Duo Engineering completed the scheduled deployment of services that constitute our data pipeline which serves the authentication and SSO logs. After the deployment, our monitoring system alerted us that the system was unable to ingest logs at the expected pace and the ingestion latency was high. Shortly after the alert, we started investigating the issue. We still had other nodes that were ingesting these logs but the service performance was degraded and slow.

This issue would have affected the retrieval of authentication and SSO logs from the Duo Admin Panel and Admin APIs. We then determined that the degraded state was due to the intermittent errors in a critical service of the system. As a quick fix, we decided to restart the service experiencing issues.

Once the restart was completed, the ingest latency went back to the normal and expected levels. The alerts from our monitoring also stopped and the incident was eventually marked as resolved after careful consideration from our teams. Note, this did not affect authentications in any way.

What is Duo doing to prevent this in the future?

Duo Engineering is continuing to investigate why the intermittent errors were seen in the first place. We are also adding more monitoring around our system to detect this specific problem sooner. We are also considering adjusting our deployment schedules to ensure that detection and remediation of problems is more prompt.

Note: You can find your Duo deployment’s ID and sign up for updates via the StatusPage by following the instructions in this knowledge base article.

Posted Jun 22, 2023 - 19:01 EDT

Resolved

After monitoring the latency issues in the Authentication and SSO Log, the issue is confirmed as resolved. As of 02:37 UTC June 15, Authentication Logs are operating normally. We will provide an RCA as soon as it is available.

Posted Jun 14, 2023 - 22:52 EDT

Monitoring

After the fix being implemented we are experiencing service improvements we are now monitoring the solution. We will update this page in case of new information or developments.

Posted Jun 14, 2023 - 22:33 EDT

Identified

The issue has been identified and a fix is being implemented.

Posted Jun 14, 2023 - 22:30 EDT

Investigating

We have identified an issue that prevented some log entries from being populated correctly for events that occurred since 10:30 PM UTC on June 14th. This issue affects the authentication and Duo SSO logs visible via the Duo Admin Panel as well as authentication logs retrieved via the Duo Admin API.
Recovery is currently in progress and we will post an update as soon as all entries are up to date.

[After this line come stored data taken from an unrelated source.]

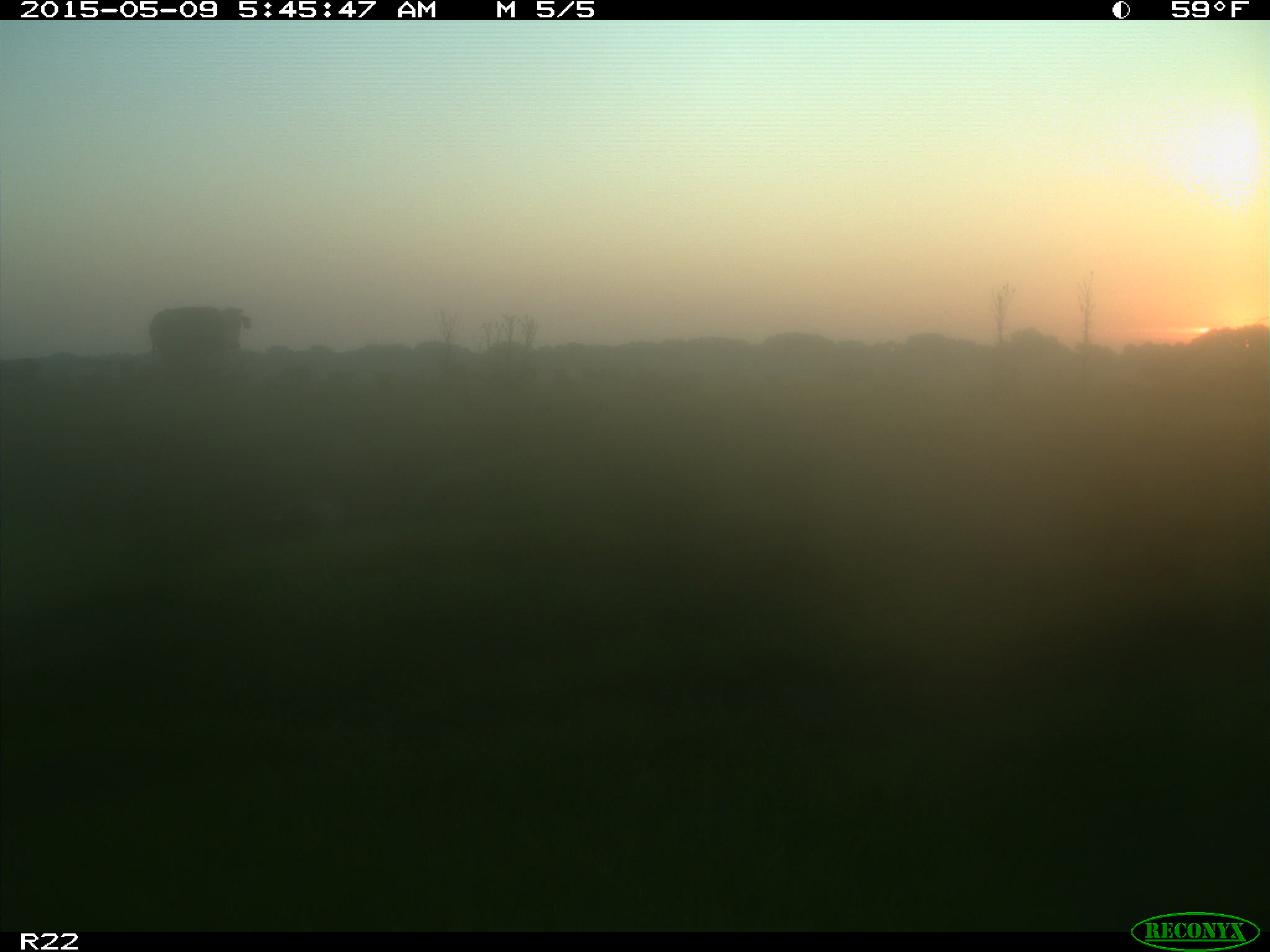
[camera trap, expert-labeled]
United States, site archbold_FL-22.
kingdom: Animalia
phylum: Chordata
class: Mammalia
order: Artiodactyla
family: Bovidae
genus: Bos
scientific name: Bos taurus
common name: domestic cow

No authentications are affected and all other services are operational at this time.

Posted Jun 14, 2023 - 22:14 EDT

This incident affected: DUO17 (Admin Panel), DUO22 (Admin Panel), DUO39 (Admin Panel), DUO40 (Admin Panel), DUO42 (Admin Panel), DUO45 (Admin Panel), DUO9 (Admin Panel), DUO49 (Admin Panel), DUO50 (Admin Panel), DUO52 (Admin Panel), DUO55 (Admin Panel), DUO56 (Admin Panel), DUO58 (Admin Panel), DUO62 (Admin Panel), DUO63 (Admin Panel), DUO64 (Admin Panel), DUO65 (Admin Panel), DUO71 (Admin Panel), DUO72 (Admin Panel), and DUO73 (Admin Panel).